#### EXCERPTED PASSAGE
● ● ● ● ●

We do not deny the fact that savings are easy but it is not impossible. You can start with savings of INR 2000 each month or look at at least 10% of your monthly income and move forward. By cutting down his expense wisely Raj could save 15,300 (approx 25%) in comparison to before. He is saving INR 13000 monthly (INR 1,56,000 yearly) from his income, whereas he was spending more than his income with no surplus of money before.

Where we always talk about the approach of pay yourself first, where you transfer your fixed savings to a second bank account so even the urge of spending your money does not come in the way of your savings – NM 101: Maximise your Savings


So now that you know what you could be saving. Why not invest it? 

As you see, he has a savings of 13,000 Rs, but by giving him INR 3000 for overheads, he could still invest INR 10,000. When making investment decisions, and investors’ portfolio distribution is influenced by factors such as personal goals, level of risk tolerance, and investment horizon. As Raj was towards balanced investment, his Debt-Equity Mix will be 50% debt and 50% equity. He invested INR 5000 in equity mutual funds which he could keep untouched for long-term goals whereas the other INR 5000 was diversified in liquid/short-term debt funds for emergency and short-term plans.

● ● ● ● ●

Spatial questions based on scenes
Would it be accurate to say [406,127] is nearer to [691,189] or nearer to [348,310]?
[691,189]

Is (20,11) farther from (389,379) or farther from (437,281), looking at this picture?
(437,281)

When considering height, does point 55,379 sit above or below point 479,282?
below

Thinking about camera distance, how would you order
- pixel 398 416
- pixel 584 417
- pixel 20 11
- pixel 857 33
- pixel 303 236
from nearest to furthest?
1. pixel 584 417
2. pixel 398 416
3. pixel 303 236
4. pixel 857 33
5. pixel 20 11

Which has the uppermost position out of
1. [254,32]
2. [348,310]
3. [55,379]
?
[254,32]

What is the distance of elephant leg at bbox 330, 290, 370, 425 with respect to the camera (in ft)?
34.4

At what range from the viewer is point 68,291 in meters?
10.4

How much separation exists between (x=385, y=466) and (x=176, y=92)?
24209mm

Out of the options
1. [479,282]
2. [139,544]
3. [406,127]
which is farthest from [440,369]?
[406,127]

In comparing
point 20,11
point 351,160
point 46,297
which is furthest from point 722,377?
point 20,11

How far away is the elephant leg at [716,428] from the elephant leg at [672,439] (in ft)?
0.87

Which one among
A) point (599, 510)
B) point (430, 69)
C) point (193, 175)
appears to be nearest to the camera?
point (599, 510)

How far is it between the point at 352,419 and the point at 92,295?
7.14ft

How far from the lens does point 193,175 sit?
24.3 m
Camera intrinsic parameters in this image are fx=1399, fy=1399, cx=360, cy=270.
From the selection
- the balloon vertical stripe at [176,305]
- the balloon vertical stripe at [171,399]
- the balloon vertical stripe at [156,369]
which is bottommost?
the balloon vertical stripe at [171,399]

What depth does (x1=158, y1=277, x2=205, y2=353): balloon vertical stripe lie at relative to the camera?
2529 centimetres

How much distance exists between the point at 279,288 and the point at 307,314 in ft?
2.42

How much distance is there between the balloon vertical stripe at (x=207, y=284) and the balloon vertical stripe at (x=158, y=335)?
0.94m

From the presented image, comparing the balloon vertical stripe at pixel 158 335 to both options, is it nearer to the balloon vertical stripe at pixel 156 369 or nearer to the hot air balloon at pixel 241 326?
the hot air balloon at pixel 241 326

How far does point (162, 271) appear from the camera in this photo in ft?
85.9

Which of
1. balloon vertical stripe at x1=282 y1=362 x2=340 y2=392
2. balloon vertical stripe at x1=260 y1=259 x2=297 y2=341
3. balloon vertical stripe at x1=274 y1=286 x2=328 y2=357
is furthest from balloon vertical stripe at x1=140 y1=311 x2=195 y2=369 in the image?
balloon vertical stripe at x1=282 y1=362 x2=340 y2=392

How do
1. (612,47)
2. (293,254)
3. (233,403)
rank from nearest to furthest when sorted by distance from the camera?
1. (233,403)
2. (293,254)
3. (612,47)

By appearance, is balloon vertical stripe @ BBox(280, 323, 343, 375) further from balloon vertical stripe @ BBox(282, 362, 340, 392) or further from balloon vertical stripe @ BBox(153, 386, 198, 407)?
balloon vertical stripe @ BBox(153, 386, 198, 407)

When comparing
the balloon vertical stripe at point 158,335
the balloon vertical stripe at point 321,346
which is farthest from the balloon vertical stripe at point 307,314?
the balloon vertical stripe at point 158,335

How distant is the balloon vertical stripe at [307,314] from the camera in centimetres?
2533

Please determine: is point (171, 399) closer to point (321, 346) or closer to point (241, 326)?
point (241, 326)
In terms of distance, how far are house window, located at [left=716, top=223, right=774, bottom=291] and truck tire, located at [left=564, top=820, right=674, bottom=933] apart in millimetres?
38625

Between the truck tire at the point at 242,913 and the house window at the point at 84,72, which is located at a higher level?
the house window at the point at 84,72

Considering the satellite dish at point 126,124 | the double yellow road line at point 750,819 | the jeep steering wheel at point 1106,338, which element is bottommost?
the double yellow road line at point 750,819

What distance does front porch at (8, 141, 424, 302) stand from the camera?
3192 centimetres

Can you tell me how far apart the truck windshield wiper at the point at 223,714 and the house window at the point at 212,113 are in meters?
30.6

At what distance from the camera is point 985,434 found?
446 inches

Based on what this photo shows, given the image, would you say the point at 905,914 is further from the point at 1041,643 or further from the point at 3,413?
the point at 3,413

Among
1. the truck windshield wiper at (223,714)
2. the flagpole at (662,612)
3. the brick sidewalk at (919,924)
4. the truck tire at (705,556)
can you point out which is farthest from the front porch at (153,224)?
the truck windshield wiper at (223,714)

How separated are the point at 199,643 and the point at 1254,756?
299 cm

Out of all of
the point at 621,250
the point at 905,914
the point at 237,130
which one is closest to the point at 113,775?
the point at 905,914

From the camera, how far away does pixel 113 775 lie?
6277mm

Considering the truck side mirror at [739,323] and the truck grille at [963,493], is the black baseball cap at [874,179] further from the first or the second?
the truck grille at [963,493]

● ● ● ● ●

#### PARTS OF THE EXERCISE
A) In the savings passage, rewrite the paragraph beginning "As you see, he has a savings of 13,000 Rs" as a short bulleted list that keeps its main facts.
B) Answer each question from the savings passage:
(i) What minimum share of monthly income does it suggest saving?
(ii) Under the "pay yourself first" approach, where are fixed savings transferred?
(iii) How much does Raj invest in equity mutual funds?
C) Resume the savings passage after its final sentence.

#### ANSWERS FOR THE EXERCISE
A)
- Raj saves INR 13,000 a month. After he sets aside INR 3,000 for overheads, he can invest INR 10,000.
- How an investor's portfolio is distributed depends on personal goals, risk tolerance and investment horizon.
- Raj leans toward balanced investment, so his Debt-Equity Mix is 50% debt and 50% equity.
- He puts INR 5,000 in equity mutual funds, which he keeps untouched for long-term goals.
- The other INR 5,000 goes into liquid/short-term debt funds for emergencies and short-term plans.

B)
(i) At least 10% of monthly income.
(ii) To a second bank account.
(iii) INR 5,000.

C)
Did you see how easily the portfolio was diversified? You can learn more about diversification and how to invest in our course – NM 105: Plan & achieve your goals. Once he had a proper hang of investing and could increase his risk tolerance, he could diversify his investments even more after doing proper research. But remember, diversification of assets should be up to a limit. Over diversifying can hurt your investment returns. 



Spoiler: something beautiful happens. He builds more wealth!

Let’s assume Raj makes a 11.50 % average return on investing INR 10,000 (expected equity return =15%, Expected debt return = 8% and based on his ‘balanced’ risk profile)

Five years from now… he would have  ₹8,05,849

Ten years from now… he would have  ₹22,34,032

And in Twenty years… he would have  ₹92,51,011

Don’t wait. Don’t hesitate. Don’t ponder and contemplate. Get started. Chances are good that at least some of the suggestions on this list will work for you and help you spend less money. By reducing your outflow and directing more money to financial goals, you’ll be more successful in saving for big things so you can grow your net worth and build real wealth over time. It’s worth the effort.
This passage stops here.